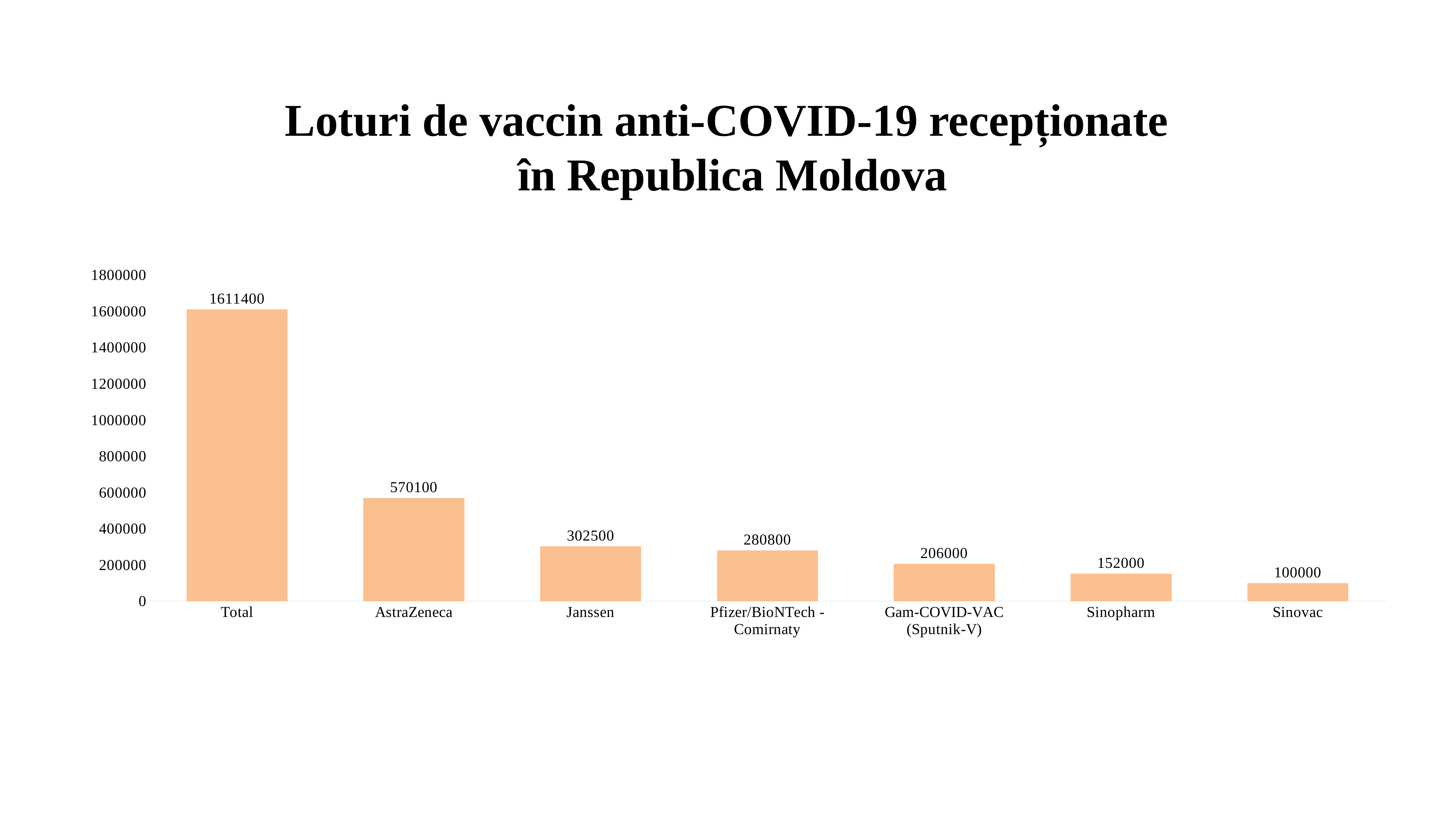
How many categories are shown on the x axis? 7 What is the title of the chart? Loturi de vaccin anti-COVID-19 recepționate în Republica Moldova Which category has the highest value? Total What is the value for Sinovac? 100000 What is the difference between the values for AstraZeneca and Janssen? 267600 What is the value for Janssen? 302500 Which is larger, the value for Pfizer/BioNTech - Comirnaty or the value for Gam-COVID-VAC (Sputnik-V)? Pfizer/BioNTech - Comirnaty Which category has the lowest value? Sinovac What is the value for Gam-COVID-VAC (Sputnik-V)? 206000 What is the value for AstraZeneca? 570100 What kind of chart is shown on the slide? bar chart What is the difference between the values for Sinopharm and Sinovac? 52000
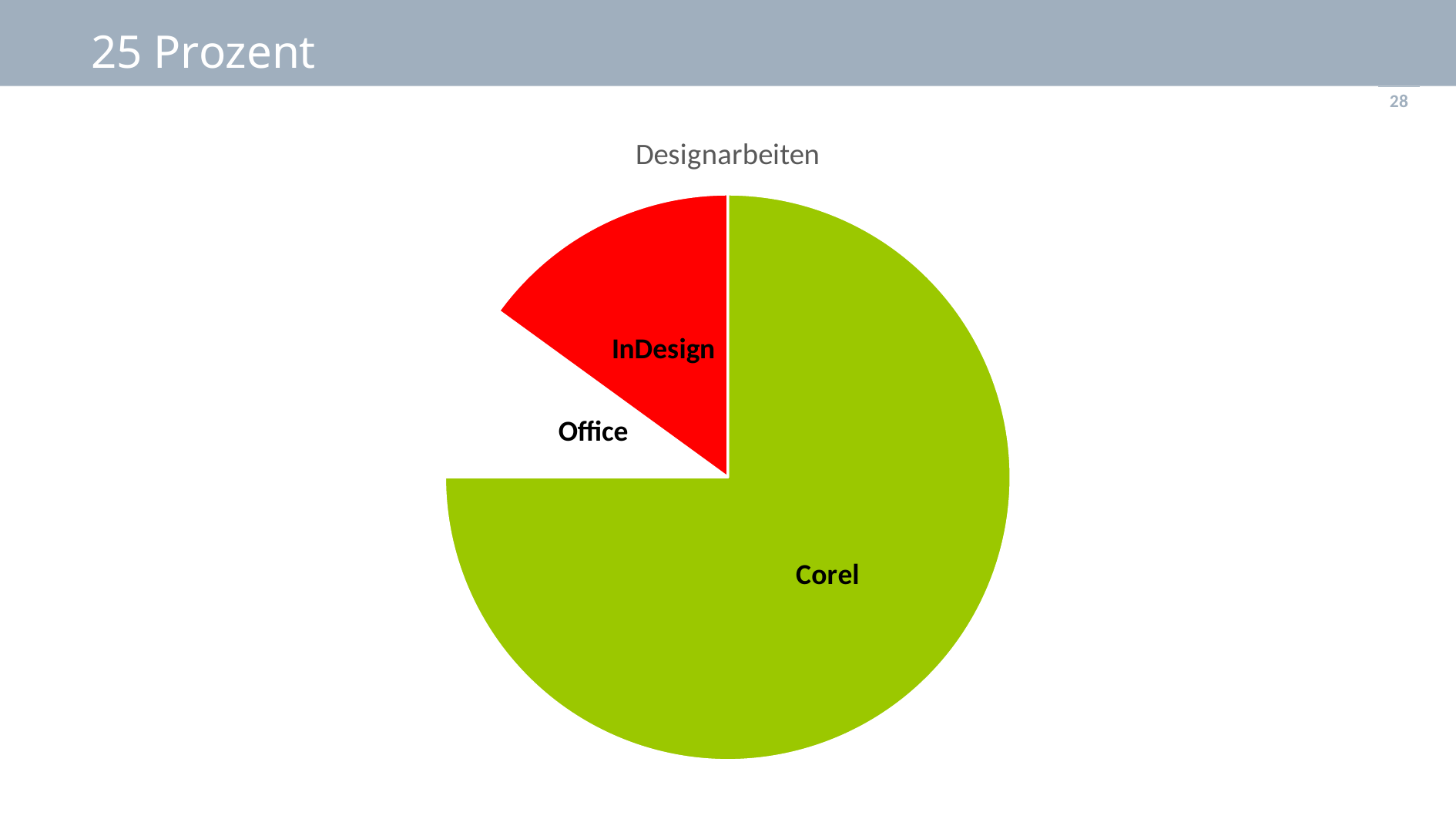
How many slices does the pie chart have? 3 Which slice is the largest in the pie chart? Corel Which slice is larger, Corel or InDesign? Corel Which slice is larger, InDesign or Office? InDesign Which slice is the smallest in the pie chart? Office What colour is the Corel slice? green What kind of chart is shown on the slide? pie chart Does the Corel slice take up more or less than half of the pie? more What is the title of the chart? Designarbeiten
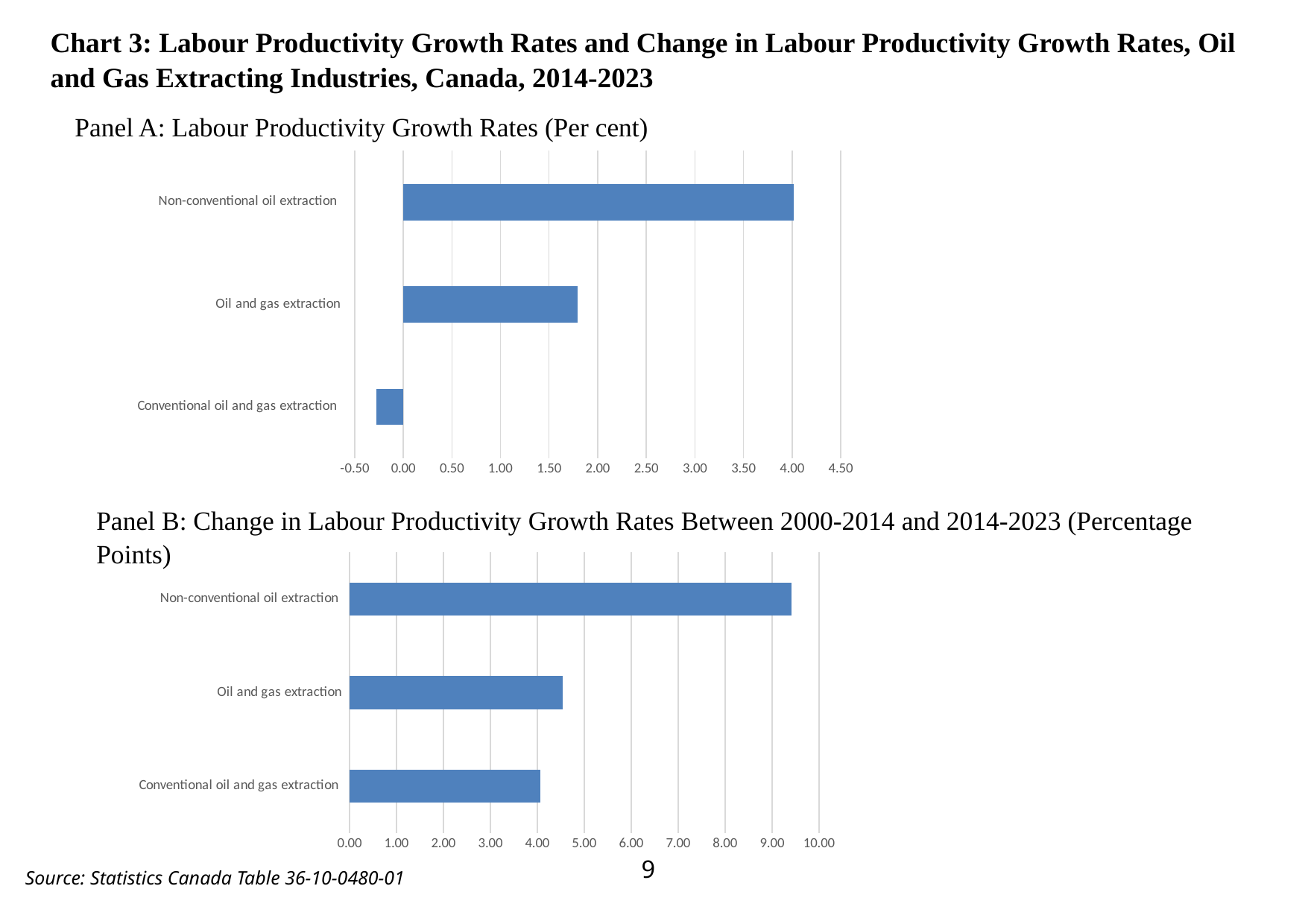
In Panel B: Change in Labour Productivity Growth Rates, is the value for Non-conventional oil extraction greater or less than 9.00? greater In Panel B: Change in Labour Productivity Growth Rates, which category has the highest value? Non-conventional oil extraction In Panel A: Labour Productivity Growth Rates, is the value for Oil and gas extraction greater or less than 1.50? greater In Panel A: Labour Productivity Growth Rates, is the value for Non-conventional oil extraction greater or less than 3.50? greater In Panel B: Change in Labour Productivity Growth Rates, which is larger, the value for Oil and gas extraction or the value for Conventional oil and gas extraction? Oil and gas extraction In Panel A: Labour Productivity Growth Rates, which category has the lowest value? Conventional oil and gas extraction How many categories are shown in Panel A: Labour Productivity Growth Rates? 3 In Panel A: Labour Productivity Growth Rates, which category has the highest value? Non-conventional oil extraction What kind of chart is Panel A: Labour Productivity Growth Rates? bar chart What unit is given in the title of Panel B? Percentage Points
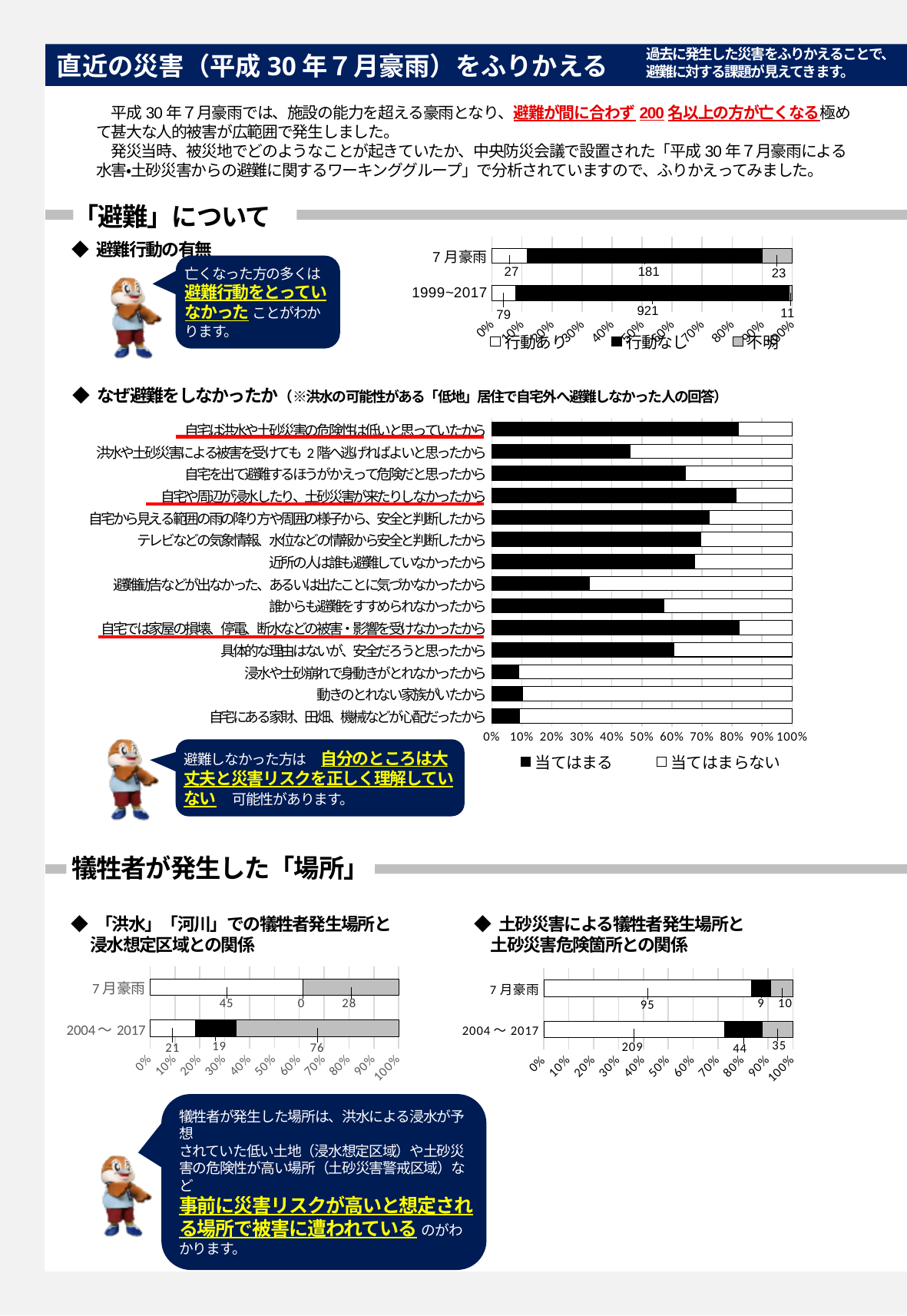
How many categories (reasons) are plotted in the なぜ避難をしなかったか chart? 14 How many series does the legend of the 避難行動の有無 chart list? 3 In the 土砂災害による犠牲者発生場所と土砂災害危険箇所との関係 chart, what is the first (leftmost) value labelled on the 2004～2017 bar? 209 In the 避難行動の有無 chart, what is the value for 行動あり in the 1999~2017 bar? 79 In the なぜ避難をしなかったか chart, is the 当てはまる share for 自宅は洪水や土砂災害の危険性は低いと思っていたから greater or less than 70%? greater In the なぜ避難をしなかったか chart, which has the larger 当てはまる share: 自宅は洪水や土砂災害の危険性は低いと思っていたから or 避難勧告などが出なかった、あるいは出たことに気づかなかったから? 自宅は洪水や土砂災害の危険性は低いと思っていたから In the 「洪水」「河川」での犠牲者発生場所と浸水想定区域との関係 chart, what is the first (leftmost) value labelled on the 7月豪雨 bar? 45 In the 土砂災害による犠牲者発生場所と土砂災害危険箇所との関係 chart, what is the total of the 7月豪雨 bar (95 + 9 + 10)? 114 What kind of chart is the なぜ避難をしなかったか chart? bar chart In the 避難行動の有無 chart, what is the value for 行動なし in the 7月豪雨 bar? 181 In the なぜ避難をしなかったか chart, is the 当てはまる share for 浸水や土砂崩れで身動きがとれなかったから greater or less than 20%? less In the 避難行動の有無 chart, what is the total of the 7月豪雨 bar (27 + 181 + 23)? 231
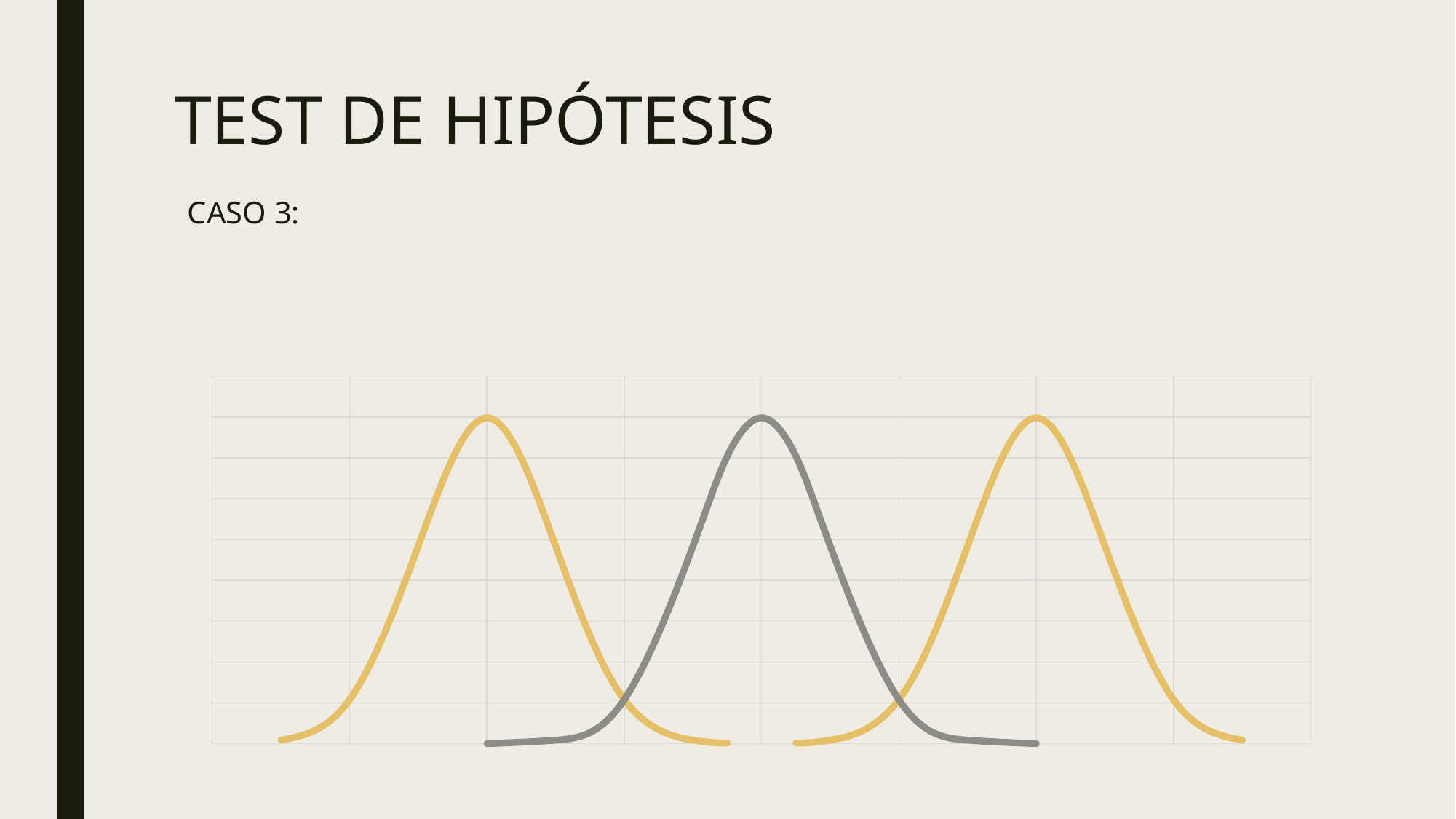
Does the chart display a legend? No What colour is the middle curve on the chart? gray What kind of chart is shown on the slide? line chart Are the three curves bell-shaped? Yes Does the gray curve rise and then fall along the x axis? Yes How many of the curves on the chart are yellow? 2 How many curves are plotted on the chart? 3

* * * * * * * * *

What to do. Copy out every line of the records that contains the string "shaped", matching case exactly.

Exercise response.
Does the chart display a legend? No What colour is the middle curve on the chart? gray What kind of chart is shown on the slide? line chart Are the three curves bell-shaped? Yes Does the gray curve rise and then fall along the x axis? Yes How many of the curves on the chart are yellow? 2 How many curves are plotted on the chart? 3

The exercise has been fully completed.